* _Exercise_
Repeat every entry word for word, skipping the pictures.
— Begin Records for the exercise —
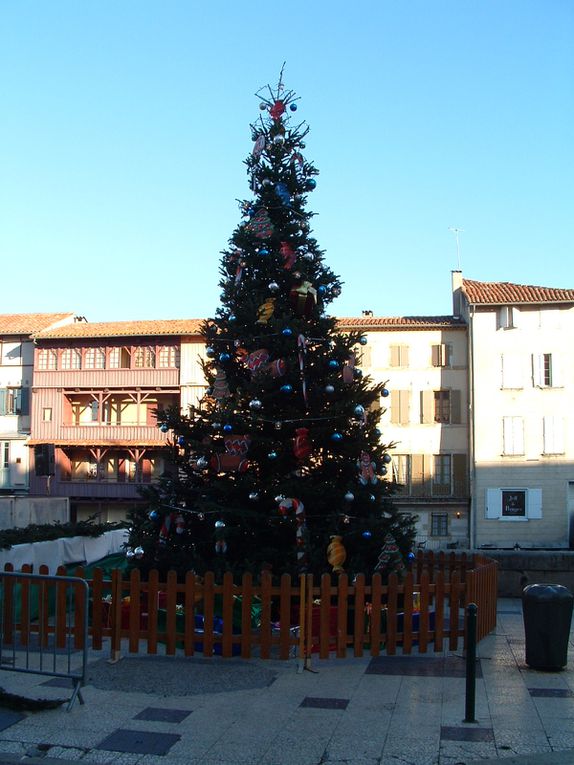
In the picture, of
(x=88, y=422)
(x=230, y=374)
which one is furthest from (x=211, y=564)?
(x=88, y=422)

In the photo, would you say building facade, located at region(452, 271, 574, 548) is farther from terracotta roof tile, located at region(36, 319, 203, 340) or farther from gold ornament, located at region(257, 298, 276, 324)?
gold ornament, located at region(257, 298, 276, 324)

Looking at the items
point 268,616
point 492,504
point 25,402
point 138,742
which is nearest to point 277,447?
point 268,616

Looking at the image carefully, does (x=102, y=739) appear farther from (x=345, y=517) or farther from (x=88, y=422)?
(x=88, y=422)

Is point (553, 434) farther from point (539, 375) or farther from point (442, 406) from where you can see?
point (442, 406)

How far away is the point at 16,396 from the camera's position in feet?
162

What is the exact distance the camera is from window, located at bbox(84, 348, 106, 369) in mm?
47469

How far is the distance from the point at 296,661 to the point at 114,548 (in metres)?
8.30

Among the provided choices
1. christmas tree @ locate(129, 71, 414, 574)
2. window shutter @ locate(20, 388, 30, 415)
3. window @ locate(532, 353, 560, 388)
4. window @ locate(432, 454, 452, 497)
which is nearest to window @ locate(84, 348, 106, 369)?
— End Records for the exercise —
* _Completed task_
In the picture, of
(x=88, y=422)
(x=230, y=374)
which one is furthest from (x=211, y=564)?
(x=88, y=422)

In the photo, would you say building facade, located at region(452, 271, 574, 548) is farther from terracotta roof tile, located at region(36, 319, 203, 340) or farther from gold ornament, located at region(257, 298, 276, 324)?
gold ornament, located at region(257, 298, 276, 324)

Looking at the items
point 268,616
point 492,504
point 25,402
point 138,742
which is nearest to point 277,447?
point 268,616

Looking at the image carefully, does (x=102, y=739) appear farther from (x=345, y=517) or farther from (x=88, y=422)?
(x=88, y=422)

Is point (553, 434) farther from point (539, 375) or farther from point (442, 406) from where you can see?
point (442, 406)

How far away is the point at 16,396 from the camera's position in feet?
162

What is the exact distance the camera is from window, located at bbox(84, 348, 106, 369) in mm?
47469

How far is the distance from the point at 296,661 to the point at 114,548 (in metres)?
8.30

Among the provided choices
1. christmas tree @ locate(129, 71, 414, 574)
2. window shutter @ locate(20, 388, 30, 415)
3. window @ locate(532, 353, 560, 388)
4. window @ locate(432, 454, 452, 497)
which is nearest to window @ locate(84, 348, 106, 369)?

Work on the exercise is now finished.